(begin)

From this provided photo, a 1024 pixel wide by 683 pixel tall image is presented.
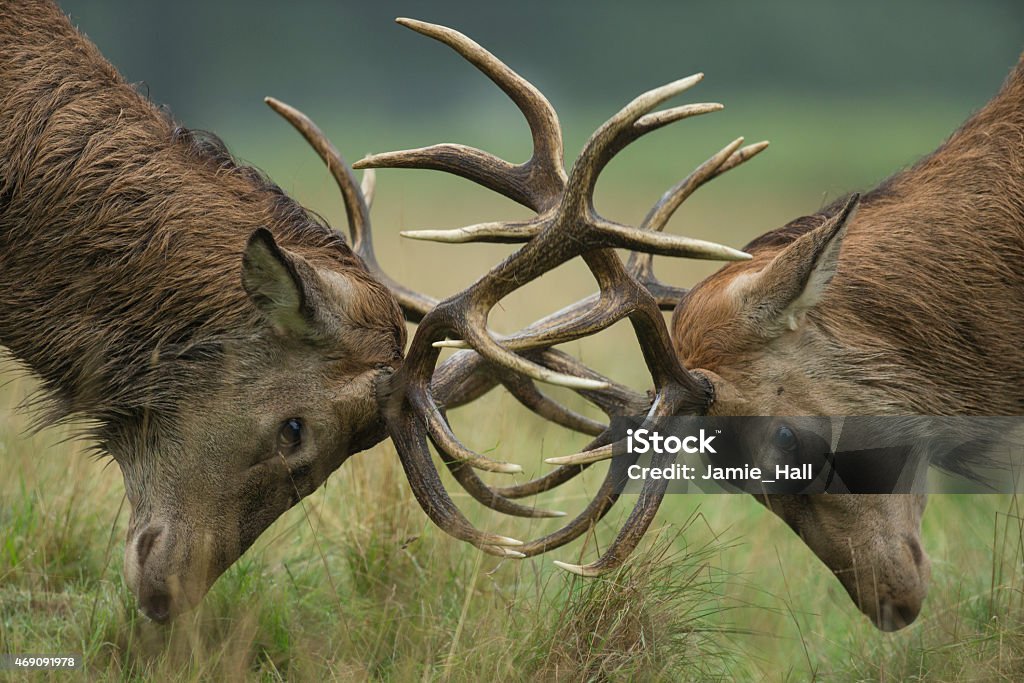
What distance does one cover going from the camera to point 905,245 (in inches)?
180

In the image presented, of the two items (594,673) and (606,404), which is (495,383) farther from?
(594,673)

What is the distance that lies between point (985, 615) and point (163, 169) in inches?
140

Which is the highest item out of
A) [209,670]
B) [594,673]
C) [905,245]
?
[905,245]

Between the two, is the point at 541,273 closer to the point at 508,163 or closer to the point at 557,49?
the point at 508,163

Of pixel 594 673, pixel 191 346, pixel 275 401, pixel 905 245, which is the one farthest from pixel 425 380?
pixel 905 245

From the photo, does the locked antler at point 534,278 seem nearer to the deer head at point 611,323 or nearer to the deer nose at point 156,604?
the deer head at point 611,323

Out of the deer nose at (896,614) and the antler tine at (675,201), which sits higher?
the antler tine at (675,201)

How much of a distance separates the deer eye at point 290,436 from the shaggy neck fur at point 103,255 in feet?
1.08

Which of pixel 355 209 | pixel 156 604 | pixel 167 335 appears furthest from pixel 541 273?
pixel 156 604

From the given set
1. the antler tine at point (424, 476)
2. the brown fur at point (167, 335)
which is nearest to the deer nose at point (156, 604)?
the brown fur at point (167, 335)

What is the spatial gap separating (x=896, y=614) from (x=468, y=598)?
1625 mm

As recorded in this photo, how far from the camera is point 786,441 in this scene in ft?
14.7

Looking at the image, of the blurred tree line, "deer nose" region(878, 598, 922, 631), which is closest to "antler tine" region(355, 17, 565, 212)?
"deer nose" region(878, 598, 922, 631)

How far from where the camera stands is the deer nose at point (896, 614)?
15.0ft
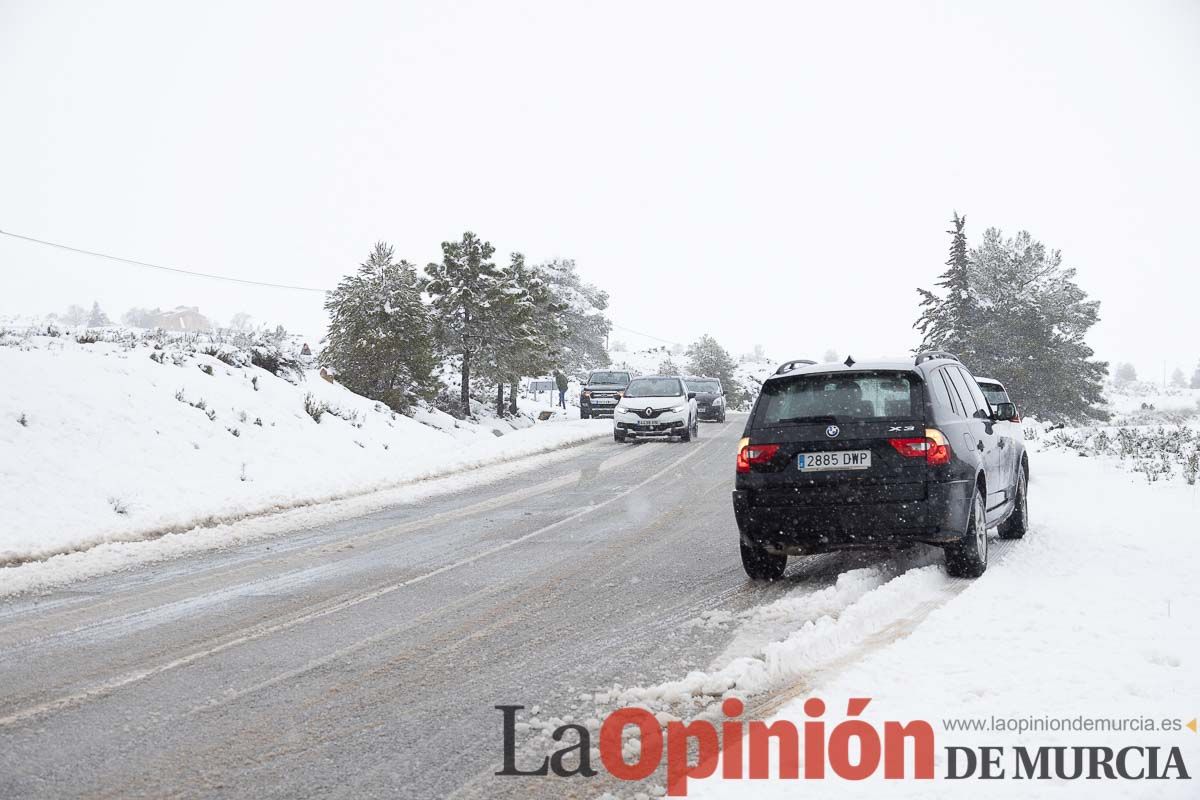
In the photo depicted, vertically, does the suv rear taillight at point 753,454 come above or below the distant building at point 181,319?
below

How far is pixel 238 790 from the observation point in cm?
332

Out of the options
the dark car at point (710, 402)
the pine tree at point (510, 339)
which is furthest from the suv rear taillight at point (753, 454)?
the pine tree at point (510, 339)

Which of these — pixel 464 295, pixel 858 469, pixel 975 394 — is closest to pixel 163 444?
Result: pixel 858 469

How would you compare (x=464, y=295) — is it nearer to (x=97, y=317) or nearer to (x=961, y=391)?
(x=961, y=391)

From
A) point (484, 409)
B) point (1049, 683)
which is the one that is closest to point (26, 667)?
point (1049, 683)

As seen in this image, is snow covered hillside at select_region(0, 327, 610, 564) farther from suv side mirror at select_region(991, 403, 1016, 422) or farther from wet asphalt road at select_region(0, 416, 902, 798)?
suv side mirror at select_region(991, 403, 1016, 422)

(end)

- WORK TO BE COMPLETED: Recast the material above, starting at the line that contains "From the given set" and ending at the end of the material, as a Markdown table with the columns Row and Line, one numbered row per line and no rows for blank lines. Leave the pictures out of the table.

- REPLY TO THE TASK:
| Row | Line |
|---|---|
| 1 | From the given set |
| 2 | 1. the antler tine at point (424, 476) |
| 3 | 2. the brown fur at point (167, 335) |
| 4 | which is nearest to the deer nose at point (156, 604)? |
| 5 | the brown fur at point (167, 335) |
| 6 | What is the spatial gap separating (x=896, y=614) from (x=468, y=598)? |
| 7 | 1625 mm |
| 8 | As recorded in this photo, how far from the camera is point 786,441 in this scene in ft? |
| 9 | 14.7 |
| 10 | Looking at the image, of the blurred tree line, "deer nose" region(878, 598, 922, 631), which is closest to "antler tine" region(355, 17, 565, 212)? |
| 11 | "deer nose" region(878, 598, 922, 631) |
| 12 | How far from where the camera stands is the deer nose at point (896, 614)? |
| 13 | 15.0ft |
| 14 | In the photo depicted, vertically, does the suv rear taillight at point 753,454 come above or below the distant building at point 181,319? |
| 15 | below |
| 16 | How far is pixel 238 790 from the observation point in cm? |
| 17 | 332 |
| 18 | Out of the options |
| 19 | the dark car at point (710, 402) |
| 20 | the pine tree at point (510, 339) |
| 21 | which is furthest from the suv rear taillight at point (753, 454)? |
| 22 | the pine tree at point (510, 339) |
| 23 | Which of these — pixel 464 295, pixel 858 469, pixel 975 394 — is closest to pixel 163 444? |
| 24 | Result: pixel 858 469 |
| 25 | How would you compare (x=464, y=295) — is it nearer to (x=97, y=317) or nearer to (x=961, y=391)? |
| 26 | (x=961, y=391) |
| 27 | From |
| 28 | A) point (484, 409) |
| 29 | B) point (1049, 683) |
| 30 | which is the one that is closest to point (26, 667)? |
| 31 | point (1049, 683) |
| 32 | As seen in this image, is snow covered hillside at select_region(0, 327, 610, 564) farther from suv side mirror at select_region(991, 403, 1016, 422) or farther from wet asphalt road at select_region(0, 416, 902, 798)? |
| 33 | suv side mirror at select_region(991, 403, 1016, 422) |